Rough fishermen and a 'sailor' collide in this image too. It looks like it might be a fashion shoot being conducted on a working jetty. Despite his practical-looking sea boots and jeans, the sailor strikes a catwalk pose* which accentuates his backside. A seagull balances comically on his shoulder, presenting its backside threateningly.
 
* pre-dates the familiar Jim French/Colt image (below) 
Colt - Sailor with Ventilation (my title)

 The fishermen just ignore him, smoking and eating fruit from a phallic arrangement in their lunch boxes. The nearest one is depicted in a very traditional manner, with boots and cockleshell hat. His straightness is challenged by the words on the box he is sitting on. The other, smoking a pipe and with his captain's cap jauntily canted, looks more mature, except that his muscle vest is tight with snazzy 60s flashes and a design suggestive of a nautical Hell's Angels. He's totally naked below the waist - apart from tattoos. He has attracted the sailor's attention, they seem to be exchanging 'looks'.
 
The photographer watches all this closely. He is the modern equivalent of the artist drawing his model, a common device in gay images of this era to legitimise the admiration of a naked man. It may represent Masters himself, he was a fashion photographer.
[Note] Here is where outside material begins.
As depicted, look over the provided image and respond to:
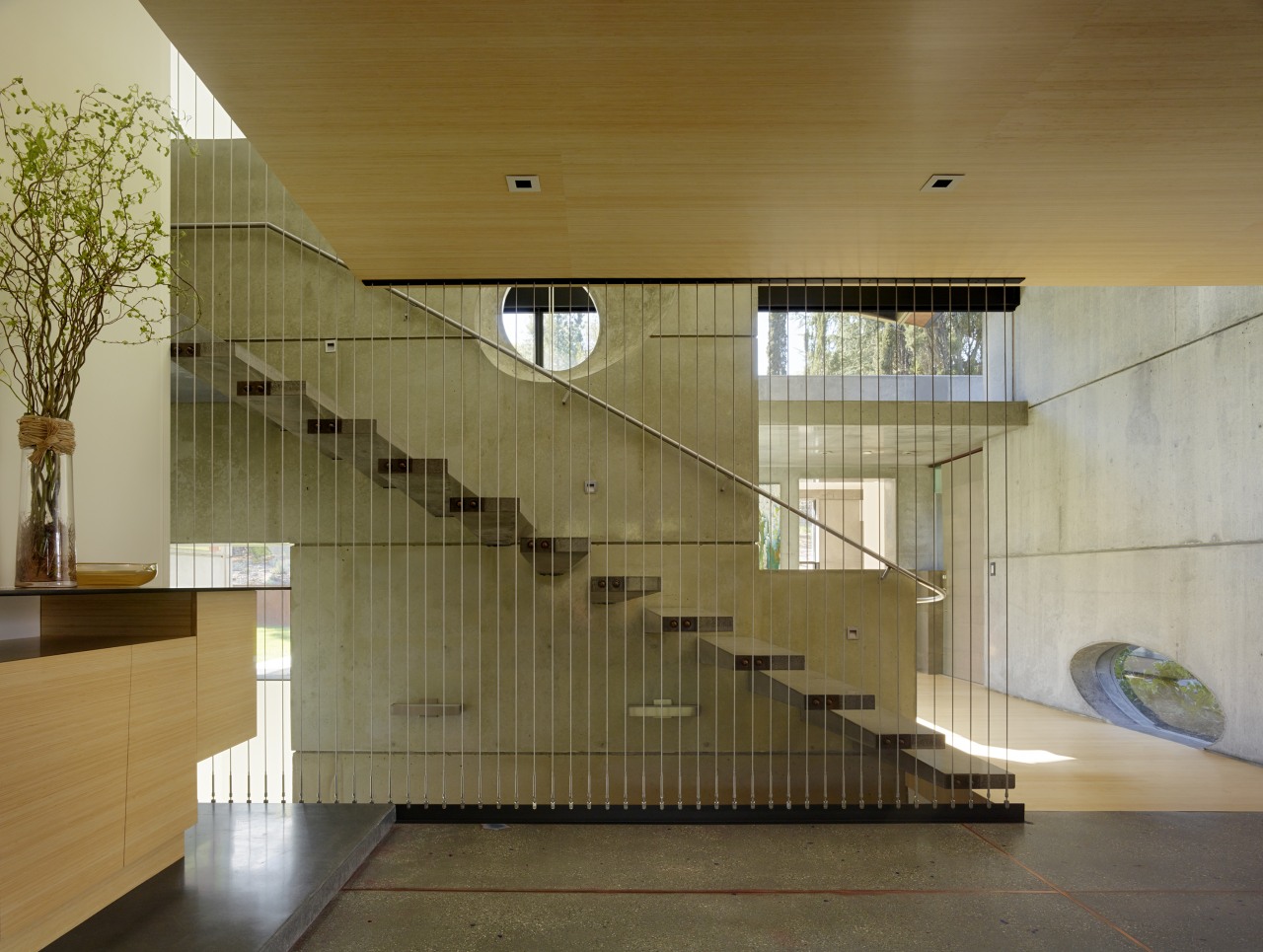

"Scuttlebutt" means rumours or gossip, originating from a nautical term for the water cask on a ship where sailors would gather to drink and exchange information. The pun on butt is obvious with three on display in the picture, scuttle meaning 'to sink' is a sexy connotation but slightly obscure.
 
 
View another Scott Master's fisherman at mitchmen 
 
 
Steve Masters - False Alarm

More sailors at play. This isn't a particularly good copy, but it's an interesting example of Masters' visual innuendos. Here a naked matelot has been called upon to put out a fire by two of his shipmates. They seem to be giving a novice the ship's initiation rites, because the idea of a fire bucket (full of water or sand) catching fire is as ridiculous as the notorious glass hammer or tartan paint used to haze apprentices. 
 
However, the naive young novice has little choice and clumsily feeds the hose between his legs like a snake. The nozzle ends up looking like an extension of his dick. Aligned with the open fly of one of his tormentors, it also looks as if he's jerking him off, with the resulting fountain (not looking very much like water) dousing the fire. Another sailor watches the fun through a porthole. 
 
 
Steve Masters - Reveille (my title)

This looks like another hazing ritual. A young military recruit is suddenly awakened by a bugle blast and finds his bed surrounded by men in strange, sheer bodysuits, 
He looks around for help or an avenue of escape but one of them, (totally naked like him), is sitting on his legs, so he can't move. 
 
These pranksters have moved his bed in the night and placed it outside the captain's office. Inside, we glimpse miliaria - and a coil of rope that bodes ill for him if he doesn't co-operate. He is ordered to lay his head on the pillow, where it will be inches away from a dangling cock. The remaining two men are poised to explore his ass.